That anyone can consider five weeks of utter silence from this high-value terrorist as a success is stunning. Abudulmutallab was supposed to be vaporized along with Northwest Flight 253. The moment al-Qaida learned that he had survived and was in U.S. government custody, they began taking countermeasures to cover his tracks.

Every hour, every day, every week that went by gave them precious time to close bank accounts, e-mail addresses, phone numbers he knew about, and shut down training camps, safe houses, and other intelligence leads he could have given us. Terrorists he knew about have been put into hiding, and other leads that were hot in the days immediately following his capture have since gone cold. The intelligence he possessed was perishable. Each moment that passed that he was not speaking meant lost counterterrorism opportunities.

The mishandling of Abdulmutallab’s questioning is an intelligence failure of massive proportions. And it highlights the problem with the Obama administration’s approach to terrorist interrogation. The administration’s approach is built on a law-enforcement model unsuited for the challenges of the war on terror. Here is why:

In law enforcement, interrogators generally question terrorists after an attack (or in the case of Abdulmutallab, an attempted attack) has occurred; their goal is to extract a confession in order to secure a conviction. In such circumstances, patience is a virtue. The wheels of justice turn slowly, and interrogators have all the time in the world to build rapport with the criminal, or use the plea bargaining process to get him to talk.

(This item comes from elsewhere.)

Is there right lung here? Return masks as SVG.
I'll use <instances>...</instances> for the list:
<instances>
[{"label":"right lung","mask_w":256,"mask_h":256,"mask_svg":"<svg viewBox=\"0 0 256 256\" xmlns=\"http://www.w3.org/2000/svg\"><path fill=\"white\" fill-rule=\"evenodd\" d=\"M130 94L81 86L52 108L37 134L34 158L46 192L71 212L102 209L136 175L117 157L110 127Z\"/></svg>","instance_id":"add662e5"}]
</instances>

But in a time of war, speed is of the essence. Interrogators must get information from the terrorist quickly, before an attack occurs. Their goal is not to secure a conviction; it is to stop the terrorists from striking in the first place. In such circumstances, patience is not a virtue; patience can be deadly. And time is on the side of the terrorist withholding the information. The longer he drags the interrogation out, the better the chance that he can buy enough time for his comrades on the outside to carry out the attack or at least cover his tracks. His incentive is to hold out as long as possible, and then to provide nominal or outdated information, so he can appear like he is cooperating when he is in fact lying to cover up the important details as long as he can.

In a letter to senators this week, Attorney General Eric Holder declared that there is no “known mechanism to persuade an uncooperative individual to talk to the government that has been proven more effective than the criminal justice system.” With all due respect, the attorney general is flat wrong. The CIA interrogation program did just that.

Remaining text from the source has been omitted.